Ao ver a transmissão em directo da chegada de Ronaldo ao estádio do Real Madrid pudemos aprofundar o receio de que as sociedades avançadas estão empenhadamente a caminho da imbecilização. A veneração dos ídolos criada pelo marketing e pela devoção futebolística justifica tudo, até honras de directos que os revelam à saída do hotel, os mostram na simples qualidade de passageiros de um automóvel descapotável, os transformam em Deuses do novo Olimpo dos tempos modernos que são os estádios de futebol.A propósito desta crónica do jornal Público:
O dia de hoje é um manifesto da capacidade do Real Madrid em vender a sua imagem ao mundo, mas é também a prova de acefalia das televisões que vêem nesse negócio uma forma de lucrarem à custa da alarve disponibilidade das multidões para perderem minutos, horas, das suas vidas a seguir de perto qualquer banalidade quotidiana da vida de um ídolo.
Já ninguém pensa em remunerar com fama os cientistas, ou os músicos, até num país, como o nosso, que tem entre as suas poucas glórias o facto de eleger um poeta como símbolo do seu dia nacional.

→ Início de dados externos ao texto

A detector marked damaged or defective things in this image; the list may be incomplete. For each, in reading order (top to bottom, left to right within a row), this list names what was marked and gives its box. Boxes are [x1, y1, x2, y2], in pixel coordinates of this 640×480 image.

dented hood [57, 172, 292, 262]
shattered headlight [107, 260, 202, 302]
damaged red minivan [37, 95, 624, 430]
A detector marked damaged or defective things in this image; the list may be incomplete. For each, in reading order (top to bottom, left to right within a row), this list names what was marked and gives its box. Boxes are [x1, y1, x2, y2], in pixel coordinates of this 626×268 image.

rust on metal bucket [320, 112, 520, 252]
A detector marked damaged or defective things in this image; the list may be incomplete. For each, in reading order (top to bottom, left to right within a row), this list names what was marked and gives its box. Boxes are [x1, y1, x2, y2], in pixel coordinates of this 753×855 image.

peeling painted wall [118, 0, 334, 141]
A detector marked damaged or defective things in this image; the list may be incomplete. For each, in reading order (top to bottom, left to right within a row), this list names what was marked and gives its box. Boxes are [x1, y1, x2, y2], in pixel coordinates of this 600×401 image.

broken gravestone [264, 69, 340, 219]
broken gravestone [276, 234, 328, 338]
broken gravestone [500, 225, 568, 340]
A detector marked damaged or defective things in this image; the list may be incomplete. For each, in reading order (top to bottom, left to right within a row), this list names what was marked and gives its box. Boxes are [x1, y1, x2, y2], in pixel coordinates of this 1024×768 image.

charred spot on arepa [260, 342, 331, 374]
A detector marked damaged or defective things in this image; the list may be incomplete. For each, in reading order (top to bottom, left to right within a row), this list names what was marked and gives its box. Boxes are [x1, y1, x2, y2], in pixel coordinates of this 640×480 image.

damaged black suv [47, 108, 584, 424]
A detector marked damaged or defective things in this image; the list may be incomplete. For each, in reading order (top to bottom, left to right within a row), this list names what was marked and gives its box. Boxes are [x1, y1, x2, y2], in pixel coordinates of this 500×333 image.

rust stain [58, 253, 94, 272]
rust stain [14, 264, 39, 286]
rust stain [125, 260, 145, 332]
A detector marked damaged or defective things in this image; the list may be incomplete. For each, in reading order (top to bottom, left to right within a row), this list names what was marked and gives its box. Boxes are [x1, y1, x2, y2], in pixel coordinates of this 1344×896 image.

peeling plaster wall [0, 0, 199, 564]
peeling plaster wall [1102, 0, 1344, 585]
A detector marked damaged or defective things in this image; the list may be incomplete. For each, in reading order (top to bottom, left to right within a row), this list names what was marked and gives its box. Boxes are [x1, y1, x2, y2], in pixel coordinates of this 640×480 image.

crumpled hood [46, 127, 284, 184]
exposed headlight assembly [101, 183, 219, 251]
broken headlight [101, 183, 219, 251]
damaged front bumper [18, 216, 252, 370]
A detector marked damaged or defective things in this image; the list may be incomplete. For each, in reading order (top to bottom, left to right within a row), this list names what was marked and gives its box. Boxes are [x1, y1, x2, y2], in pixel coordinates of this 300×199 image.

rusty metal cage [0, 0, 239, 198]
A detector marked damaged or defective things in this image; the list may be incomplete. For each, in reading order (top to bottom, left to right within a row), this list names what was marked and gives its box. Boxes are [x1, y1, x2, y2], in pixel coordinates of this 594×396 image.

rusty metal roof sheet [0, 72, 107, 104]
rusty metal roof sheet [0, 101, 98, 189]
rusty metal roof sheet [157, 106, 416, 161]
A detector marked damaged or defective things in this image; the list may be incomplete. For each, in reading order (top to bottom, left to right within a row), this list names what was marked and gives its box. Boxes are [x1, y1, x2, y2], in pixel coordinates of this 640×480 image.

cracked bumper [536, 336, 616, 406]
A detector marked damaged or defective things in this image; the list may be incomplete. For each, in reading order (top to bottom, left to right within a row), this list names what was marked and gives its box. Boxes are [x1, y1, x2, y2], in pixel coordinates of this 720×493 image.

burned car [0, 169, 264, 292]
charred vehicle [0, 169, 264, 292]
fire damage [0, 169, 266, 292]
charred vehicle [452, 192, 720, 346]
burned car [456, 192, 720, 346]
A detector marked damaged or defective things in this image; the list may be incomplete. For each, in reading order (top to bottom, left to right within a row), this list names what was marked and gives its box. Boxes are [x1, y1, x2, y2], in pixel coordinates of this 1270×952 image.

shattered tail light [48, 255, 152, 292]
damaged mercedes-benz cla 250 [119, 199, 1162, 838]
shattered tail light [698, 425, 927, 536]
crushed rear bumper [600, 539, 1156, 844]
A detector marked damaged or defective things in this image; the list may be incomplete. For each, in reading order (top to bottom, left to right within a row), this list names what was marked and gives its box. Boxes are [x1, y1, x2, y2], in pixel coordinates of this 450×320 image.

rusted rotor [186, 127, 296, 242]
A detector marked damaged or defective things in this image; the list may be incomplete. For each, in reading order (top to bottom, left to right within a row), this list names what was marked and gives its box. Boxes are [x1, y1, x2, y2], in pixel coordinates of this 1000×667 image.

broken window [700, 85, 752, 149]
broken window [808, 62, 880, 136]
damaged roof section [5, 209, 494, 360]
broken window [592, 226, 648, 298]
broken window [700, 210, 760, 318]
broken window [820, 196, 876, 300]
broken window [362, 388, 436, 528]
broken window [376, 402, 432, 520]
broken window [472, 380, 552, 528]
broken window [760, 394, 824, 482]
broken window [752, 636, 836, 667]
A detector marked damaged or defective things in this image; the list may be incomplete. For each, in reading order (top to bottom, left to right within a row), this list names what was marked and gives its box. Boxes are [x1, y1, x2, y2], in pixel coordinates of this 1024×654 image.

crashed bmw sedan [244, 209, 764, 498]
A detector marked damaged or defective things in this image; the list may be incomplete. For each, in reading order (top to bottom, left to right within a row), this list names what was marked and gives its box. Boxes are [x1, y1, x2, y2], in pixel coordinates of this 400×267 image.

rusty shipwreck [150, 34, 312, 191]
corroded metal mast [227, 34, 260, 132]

A vida não se faz apenas de altos desígnios, da grandeza da ciência ou da genialidade das artes. A vida faz-se também com paixões prosaicas como as que os grandes dribles ou remates de Ronaldo proporcionam. Mas uma coisa é exaltá-lo no seu palco, no relvado onde exprime o seu talento. Outra é pegar nesse talento para o transformar numa espécie de Deus vivo cujos gestos mais ínfimos têm de merecer a nossa atenção.
O que hoje se viu na multiplicação de directos de Ronaldo é o aproveitamento de um génio para chegar a uma criação artificial que rende audiências e, por causalidade, dinheiro. Muito dinheiro. Nada disto seria censurável se o peso do exagero não convertesse o desfile num episódio que suscita asco e lamento.
Ronaldo não tem culpa, nem o Real Madrid, ou, com alguma complacência, as televisões. Quem tem, afinal, culpa é a cultura dominante que cada vez mais relativiza o essencial e se deleita com a imbecilidade. Oitenta mil em Madrid para ver Ronaldo no Santiago Bernabéu e mais uns milhões a seguir pela TV o seu percurso até à sacralização? Pobre Espanha, pobres de nós.
Fica sempre bem chamar imbecil e fanático a quem gosta de futebol, mesmo sendo isto uma operação de marketing e de charme. Aqui o importante é a liberdade individual e se alguém é capaz de estar horas ao sol só para assistir à quem faça o mesmo para assistir a concertos de qualidade duvidosa. Mas fica sempre bem dizer mal de quem está hipnotizado pelos media e pelo futebol e demarcar-se com uma postura elitista (só faltou dizer que depois do artigo ia assistir a um concerto de violinos de Bach, porque isso sim é alta cultura). Enfim, isto é o jornalismo que temos em Portugal, os que transmitem exageradamente imagens do Ronaldo (que ontem penso que se justificou, dado a importância desta operação de marketing.
Convençam-se que não há alta cultura, nem baixa cultura. Existe sim o gosto individual e se alguém gosta de assistir a isto não tem que ser chamado de idiota ou imbecil. A TV tem um botão para desligar (para os que foram obrigados a assistir)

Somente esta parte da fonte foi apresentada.